In this particular study, the researchers analyzed the individuals responses to a​ questionnaire that is widely used in overweight and ​ obesity research called the Eating Inventory. ​
The Eating Inventory is a​ tool designed to evaluate three aspects of​ eating behaviors in an individual such as​ cognitive restraint, hunger, and ​ disinhibition. ​
For a​ more specified research, Niemeier and ​ her team only focused on the disinhibition aspect of​ the Eating Inventory. ​
Although, past studies have suggested that disinhibition as​ a​ whole is an accurate predictor of​ weight loss, the scale itself includes multiple factors that could separately forecast outcomes. ​
Niemeier said that the disinhibition scale will evaluate the impulse eating in response to emotional, cognitive, or​ social cues. ​
Their goal was to examine and ​ isolate the factors that make up the disinhibition scale, and ​ then determine if ​ these factors have a​ specific relationship with weight loss and ​ regain.
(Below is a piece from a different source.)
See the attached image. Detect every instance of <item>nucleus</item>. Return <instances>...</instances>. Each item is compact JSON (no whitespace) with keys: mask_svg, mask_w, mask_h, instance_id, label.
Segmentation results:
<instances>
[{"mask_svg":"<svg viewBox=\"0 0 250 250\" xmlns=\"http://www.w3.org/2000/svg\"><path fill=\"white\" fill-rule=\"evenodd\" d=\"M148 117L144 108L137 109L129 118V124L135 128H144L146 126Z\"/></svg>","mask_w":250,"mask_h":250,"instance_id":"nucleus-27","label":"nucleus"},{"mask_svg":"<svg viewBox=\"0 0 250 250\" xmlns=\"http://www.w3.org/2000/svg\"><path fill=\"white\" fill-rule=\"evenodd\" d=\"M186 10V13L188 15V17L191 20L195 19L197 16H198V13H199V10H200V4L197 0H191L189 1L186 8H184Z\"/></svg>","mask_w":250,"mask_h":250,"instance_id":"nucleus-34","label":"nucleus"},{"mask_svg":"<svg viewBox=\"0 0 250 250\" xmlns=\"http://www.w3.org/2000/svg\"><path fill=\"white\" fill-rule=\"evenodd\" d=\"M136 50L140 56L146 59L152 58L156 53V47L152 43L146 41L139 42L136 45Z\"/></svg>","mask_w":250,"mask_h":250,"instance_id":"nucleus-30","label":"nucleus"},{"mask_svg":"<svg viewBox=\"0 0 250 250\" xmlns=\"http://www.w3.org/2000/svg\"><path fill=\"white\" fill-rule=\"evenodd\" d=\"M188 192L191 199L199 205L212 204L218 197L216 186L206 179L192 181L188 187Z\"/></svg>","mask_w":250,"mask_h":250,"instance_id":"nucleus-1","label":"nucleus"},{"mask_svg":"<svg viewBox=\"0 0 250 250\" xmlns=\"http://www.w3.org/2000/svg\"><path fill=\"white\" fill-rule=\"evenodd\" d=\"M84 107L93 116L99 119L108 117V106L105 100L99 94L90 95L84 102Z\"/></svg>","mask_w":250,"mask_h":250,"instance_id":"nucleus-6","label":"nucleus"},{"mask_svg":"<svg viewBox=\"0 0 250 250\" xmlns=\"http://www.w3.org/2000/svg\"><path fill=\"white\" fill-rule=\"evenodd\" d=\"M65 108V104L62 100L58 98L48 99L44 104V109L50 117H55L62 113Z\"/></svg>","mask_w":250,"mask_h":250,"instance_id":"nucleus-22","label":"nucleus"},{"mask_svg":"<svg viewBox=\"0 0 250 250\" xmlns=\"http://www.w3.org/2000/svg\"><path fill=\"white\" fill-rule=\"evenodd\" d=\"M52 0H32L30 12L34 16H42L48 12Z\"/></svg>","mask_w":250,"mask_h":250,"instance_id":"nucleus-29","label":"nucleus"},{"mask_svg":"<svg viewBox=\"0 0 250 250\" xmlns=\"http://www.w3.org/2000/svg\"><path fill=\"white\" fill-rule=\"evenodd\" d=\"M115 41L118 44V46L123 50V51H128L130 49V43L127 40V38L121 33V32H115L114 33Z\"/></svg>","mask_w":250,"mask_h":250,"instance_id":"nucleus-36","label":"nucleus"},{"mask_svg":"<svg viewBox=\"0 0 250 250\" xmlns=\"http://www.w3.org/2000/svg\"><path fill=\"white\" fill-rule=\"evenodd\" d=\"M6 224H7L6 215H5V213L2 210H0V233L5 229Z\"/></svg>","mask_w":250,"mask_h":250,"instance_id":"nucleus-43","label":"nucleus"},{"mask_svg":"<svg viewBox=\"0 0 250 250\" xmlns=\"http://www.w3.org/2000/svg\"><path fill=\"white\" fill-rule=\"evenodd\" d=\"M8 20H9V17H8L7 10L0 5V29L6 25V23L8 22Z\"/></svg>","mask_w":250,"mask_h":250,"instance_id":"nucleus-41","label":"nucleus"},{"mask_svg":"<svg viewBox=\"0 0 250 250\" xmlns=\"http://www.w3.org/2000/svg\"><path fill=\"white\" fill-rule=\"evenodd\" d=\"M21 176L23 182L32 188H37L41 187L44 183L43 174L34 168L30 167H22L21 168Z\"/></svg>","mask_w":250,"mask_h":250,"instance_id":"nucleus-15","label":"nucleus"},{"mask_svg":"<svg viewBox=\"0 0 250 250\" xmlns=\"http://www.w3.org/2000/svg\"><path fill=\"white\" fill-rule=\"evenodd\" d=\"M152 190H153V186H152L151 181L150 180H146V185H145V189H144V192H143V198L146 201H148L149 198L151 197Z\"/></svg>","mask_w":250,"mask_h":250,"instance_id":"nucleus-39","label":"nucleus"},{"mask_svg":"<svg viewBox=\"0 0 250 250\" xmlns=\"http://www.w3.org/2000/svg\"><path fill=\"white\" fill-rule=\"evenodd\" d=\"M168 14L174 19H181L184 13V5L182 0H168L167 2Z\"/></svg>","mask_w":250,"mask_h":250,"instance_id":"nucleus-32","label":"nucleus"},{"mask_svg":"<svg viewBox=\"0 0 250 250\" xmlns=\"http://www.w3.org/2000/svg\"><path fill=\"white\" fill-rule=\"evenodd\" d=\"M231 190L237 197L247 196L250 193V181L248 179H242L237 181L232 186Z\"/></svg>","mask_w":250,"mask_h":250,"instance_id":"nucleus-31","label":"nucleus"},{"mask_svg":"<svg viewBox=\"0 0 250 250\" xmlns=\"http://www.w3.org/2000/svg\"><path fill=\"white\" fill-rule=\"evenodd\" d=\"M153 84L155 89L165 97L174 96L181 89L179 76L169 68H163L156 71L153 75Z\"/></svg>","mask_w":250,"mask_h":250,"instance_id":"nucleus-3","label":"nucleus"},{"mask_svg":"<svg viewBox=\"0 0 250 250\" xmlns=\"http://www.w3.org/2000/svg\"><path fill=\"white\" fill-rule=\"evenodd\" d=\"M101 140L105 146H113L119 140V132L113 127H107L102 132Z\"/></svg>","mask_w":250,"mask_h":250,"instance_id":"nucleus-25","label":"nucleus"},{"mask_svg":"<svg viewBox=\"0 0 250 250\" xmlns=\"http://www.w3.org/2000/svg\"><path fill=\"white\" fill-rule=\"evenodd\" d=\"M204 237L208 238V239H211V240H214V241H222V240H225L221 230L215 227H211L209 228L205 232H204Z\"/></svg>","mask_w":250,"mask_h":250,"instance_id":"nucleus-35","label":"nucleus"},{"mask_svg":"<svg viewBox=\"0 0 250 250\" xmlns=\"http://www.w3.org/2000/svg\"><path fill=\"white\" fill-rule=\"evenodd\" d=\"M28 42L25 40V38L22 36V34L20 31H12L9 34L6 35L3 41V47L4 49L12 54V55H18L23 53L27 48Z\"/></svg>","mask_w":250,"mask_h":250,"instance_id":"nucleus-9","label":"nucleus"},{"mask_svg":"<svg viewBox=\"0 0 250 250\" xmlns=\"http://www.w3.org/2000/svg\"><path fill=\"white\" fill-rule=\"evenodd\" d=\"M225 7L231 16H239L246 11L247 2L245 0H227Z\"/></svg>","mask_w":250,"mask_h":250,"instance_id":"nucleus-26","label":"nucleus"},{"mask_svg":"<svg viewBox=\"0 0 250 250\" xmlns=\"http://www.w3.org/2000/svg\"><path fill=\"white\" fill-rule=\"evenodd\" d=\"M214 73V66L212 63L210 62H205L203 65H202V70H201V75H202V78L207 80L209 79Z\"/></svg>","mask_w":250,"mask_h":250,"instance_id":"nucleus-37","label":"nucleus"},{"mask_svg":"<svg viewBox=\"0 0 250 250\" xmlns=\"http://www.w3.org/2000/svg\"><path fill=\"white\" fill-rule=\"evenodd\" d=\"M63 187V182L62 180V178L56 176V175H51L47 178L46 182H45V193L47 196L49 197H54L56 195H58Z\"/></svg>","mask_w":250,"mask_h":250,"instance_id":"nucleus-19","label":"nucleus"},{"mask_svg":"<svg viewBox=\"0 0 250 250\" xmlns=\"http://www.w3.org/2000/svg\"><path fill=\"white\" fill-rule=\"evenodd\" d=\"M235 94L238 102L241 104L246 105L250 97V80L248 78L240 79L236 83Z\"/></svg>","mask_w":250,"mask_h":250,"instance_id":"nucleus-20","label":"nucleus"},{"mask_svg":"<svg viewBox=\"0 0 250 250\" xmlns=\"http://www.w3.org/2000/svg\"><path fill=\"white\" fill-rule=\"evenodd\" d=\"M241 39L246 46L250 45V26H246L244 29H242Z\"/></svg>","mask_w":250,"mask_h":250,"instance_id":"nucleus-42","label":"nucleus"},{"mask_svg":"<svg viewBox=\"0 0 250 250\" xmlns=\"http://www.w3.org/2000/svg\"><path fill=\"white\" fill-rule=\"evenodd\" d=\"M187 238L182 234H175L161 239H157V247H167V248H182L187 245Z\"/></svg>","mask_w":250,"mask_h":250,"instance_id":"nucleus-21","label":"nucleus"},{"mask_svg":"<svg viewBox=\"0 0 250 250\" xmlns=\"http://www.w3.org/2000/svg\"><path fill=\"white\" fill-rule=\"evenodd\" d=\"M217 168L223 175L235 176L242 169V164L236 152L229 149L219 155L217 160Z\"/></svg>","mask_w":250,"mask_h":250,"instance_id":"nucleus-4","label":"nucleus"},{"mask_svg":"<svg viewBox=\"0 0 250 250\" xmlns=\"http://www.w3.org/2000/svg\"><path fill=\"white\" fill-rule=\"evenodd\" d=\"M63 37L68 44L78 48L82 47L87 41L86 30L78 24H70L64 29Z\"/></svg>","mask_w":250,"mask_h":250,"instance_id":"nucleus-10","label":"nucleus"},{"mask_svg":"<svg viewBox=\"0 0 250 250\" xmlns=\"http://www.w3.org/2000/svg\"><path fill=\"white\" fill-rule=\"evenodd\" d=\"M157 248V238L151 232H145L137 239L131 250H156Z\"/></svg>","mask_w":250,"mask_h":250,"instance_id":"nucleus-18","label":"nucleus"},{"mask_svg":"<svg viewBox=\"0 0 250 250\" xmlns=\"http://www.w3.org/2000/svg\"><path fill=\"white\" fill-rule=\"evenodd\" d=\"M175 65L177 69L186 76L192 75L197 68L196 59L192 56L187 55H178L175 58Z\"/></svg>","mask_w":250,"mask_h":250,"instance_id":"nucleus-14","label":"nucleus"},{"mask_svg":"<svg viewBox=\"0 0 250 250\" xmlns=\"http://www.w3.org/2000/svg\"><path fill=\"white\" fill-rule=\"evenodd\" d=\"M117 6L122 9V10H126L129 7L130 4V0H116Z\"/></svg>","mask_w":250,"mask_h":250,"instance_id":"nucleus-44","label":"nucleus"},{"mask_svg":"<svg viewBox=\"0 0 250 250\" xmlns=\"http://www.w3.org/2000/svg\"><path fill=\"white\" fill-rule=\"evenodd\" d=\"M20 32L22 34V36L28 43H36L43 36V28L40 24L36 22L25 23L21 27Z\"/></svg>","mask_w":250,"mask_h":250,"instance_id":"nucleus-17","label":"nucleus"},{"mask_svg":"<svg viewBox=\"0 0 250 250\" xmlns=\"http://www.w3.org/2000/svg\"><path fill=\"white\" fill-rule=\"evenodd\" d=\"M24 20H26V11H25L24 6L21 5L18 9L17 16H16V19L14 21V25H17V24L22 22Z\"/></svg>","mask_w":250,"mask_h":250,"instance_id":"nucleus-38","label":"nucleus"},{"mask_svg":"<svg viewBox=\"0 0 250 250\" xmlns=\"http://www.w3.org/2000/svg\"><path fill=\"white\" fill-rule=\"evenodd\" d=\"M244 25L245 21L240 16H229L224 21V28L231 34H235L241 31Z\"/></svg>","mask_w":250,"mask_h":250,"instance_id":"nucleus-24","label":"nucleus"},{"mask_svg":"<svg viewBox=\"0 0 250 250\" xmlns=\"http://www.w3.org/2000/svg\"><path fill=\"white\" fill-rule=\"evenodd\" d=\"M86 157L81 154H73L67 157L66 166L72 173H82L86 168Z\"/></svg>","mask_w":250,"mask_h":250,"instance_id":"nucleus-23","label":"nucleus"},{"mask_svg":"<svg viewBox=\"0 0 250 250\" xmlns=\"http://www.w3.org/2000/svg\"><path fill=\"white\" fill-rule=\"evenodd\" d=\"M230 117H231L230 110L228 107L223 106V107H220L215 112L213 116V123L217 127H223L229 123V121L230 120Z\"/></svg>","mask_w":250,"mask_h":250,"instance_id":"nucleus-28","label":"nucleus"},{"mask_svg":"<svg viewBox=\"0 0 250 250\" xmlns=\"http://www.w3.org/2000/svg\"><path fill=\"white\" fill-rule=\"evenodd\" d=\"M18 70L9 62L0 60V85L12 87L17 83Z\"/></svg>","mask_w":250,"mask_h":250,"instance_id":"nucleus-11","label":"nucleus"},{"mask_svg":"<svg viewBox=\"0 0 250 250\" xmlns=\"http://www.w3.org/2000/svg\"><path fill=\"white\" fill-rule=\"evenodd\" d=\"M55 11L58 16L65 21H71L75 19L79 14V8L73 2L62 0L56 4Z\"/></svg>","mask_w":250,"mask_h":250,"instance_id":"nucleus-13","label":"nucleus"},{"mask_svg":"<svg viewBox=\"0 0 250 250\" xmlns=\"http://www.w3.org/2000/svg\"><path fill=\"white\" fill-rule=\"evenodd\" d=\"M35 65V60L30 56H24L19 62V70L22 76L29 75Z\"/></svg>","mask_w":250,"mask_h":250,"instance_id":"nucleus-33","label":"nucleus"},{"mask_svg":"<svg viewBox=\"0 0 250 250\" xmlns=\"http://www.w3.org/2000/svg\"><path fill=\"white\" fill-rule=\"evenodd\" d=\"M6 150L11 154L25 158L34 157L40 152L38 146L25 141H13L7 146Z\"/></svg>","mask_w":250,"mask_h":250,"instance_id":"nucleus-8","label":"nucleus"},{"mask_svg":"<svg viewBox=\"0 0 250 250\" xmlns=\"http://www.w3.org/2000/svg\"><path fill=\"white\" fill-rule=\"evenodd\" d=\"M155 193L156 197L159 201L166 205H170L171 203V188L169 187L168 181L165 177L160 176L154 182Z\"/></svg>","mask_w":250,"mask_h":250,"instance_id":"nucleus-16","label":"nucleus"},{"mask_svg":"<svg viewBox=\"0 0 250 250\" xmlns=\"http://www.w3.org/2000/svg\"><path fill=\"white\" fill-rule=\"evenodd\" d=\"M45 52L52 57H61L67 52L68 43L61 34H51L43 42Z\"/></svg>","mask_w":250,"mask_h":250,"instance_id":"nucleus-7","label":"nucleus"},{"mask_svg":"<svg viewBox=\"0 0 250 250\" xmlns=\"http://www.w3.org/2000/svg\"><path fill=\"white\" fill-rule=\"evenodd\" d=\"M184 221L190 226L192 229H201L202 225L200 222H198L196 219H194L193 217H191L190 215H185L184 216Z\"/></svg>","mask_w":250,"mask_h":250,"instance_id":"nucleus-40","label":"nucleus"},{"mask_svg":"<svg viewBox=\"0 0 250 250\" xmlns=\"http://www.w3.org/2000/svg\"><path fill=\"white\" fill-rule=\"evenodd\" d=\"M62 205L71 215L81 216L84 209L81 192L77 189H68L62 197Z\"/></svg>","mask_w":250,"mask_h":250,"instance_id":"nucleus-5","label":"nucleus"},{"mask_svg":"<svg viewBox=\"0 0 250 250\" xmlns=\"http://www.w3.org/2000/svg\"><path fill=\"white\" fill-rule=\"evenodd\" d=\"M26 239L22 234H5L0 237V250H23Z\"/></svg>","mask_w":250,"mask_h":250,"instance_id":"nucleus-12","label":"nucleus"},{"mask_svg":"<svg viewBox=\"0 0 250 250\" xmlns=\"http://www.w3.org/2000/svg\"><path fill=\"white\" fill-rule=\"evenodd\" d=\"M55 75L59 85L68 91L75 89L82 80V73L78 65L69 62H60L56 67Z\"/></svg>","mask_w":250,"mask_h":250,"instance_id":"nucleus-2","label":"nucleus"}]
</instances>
Those included in the study are divided into two groups. ​
The first group was composed of​ 286 overweight men and ​ women who are currently participating in a​ behavioral weight loss program. ​
The second group on the other hand included 3,345 members of​ the National Weight Control Registry NWCR, an ongoing study of​ adults who have lost at ​ least thirty pounds and ​ kept it​ off for at ​ least one year. ​
According to the study, by examining these two different groups, they were able to evaluate the effect of​ disinhibition on individuals attempting to lose weight, as​ well as​ on those who are trying to maintain weight loss. ​
Upon further examination, the researchers found that the components within the disinhibition scale was to be grouped in two distinct areas external and ​ internal disinhibition. ​
External disinhibition describes experiences that are external to the individual, while internal refers to eating in response to thoughts and ​ feelings, which includes emotional eating. ​
Results showed that in both groups, internal disinhibition was a​ significant predictor of​ weight over time. ​
For those people enrolled in weight loss programs, the higher level of​ internal disinhibition, the less weight is lost over time. ​

Their research has suggested that attention should be given to eating that is triggered by thoughts and ​ feelings, since they clearly play a​ significant role in weight loss. ​
Internal disinhibition, however, predicted weight change over time above and ​ beyond other psychological issues including depression, binge eating, and ​ perceived stress. ​
By further modification of​ treatments in order to address these triggers for unhealthy eating and ​ at ​ the same time help the patients learn alternative strategies could improve their ability to maintain weight loss behaviors, even in the face of​ affective and ​ cognitive difficulties.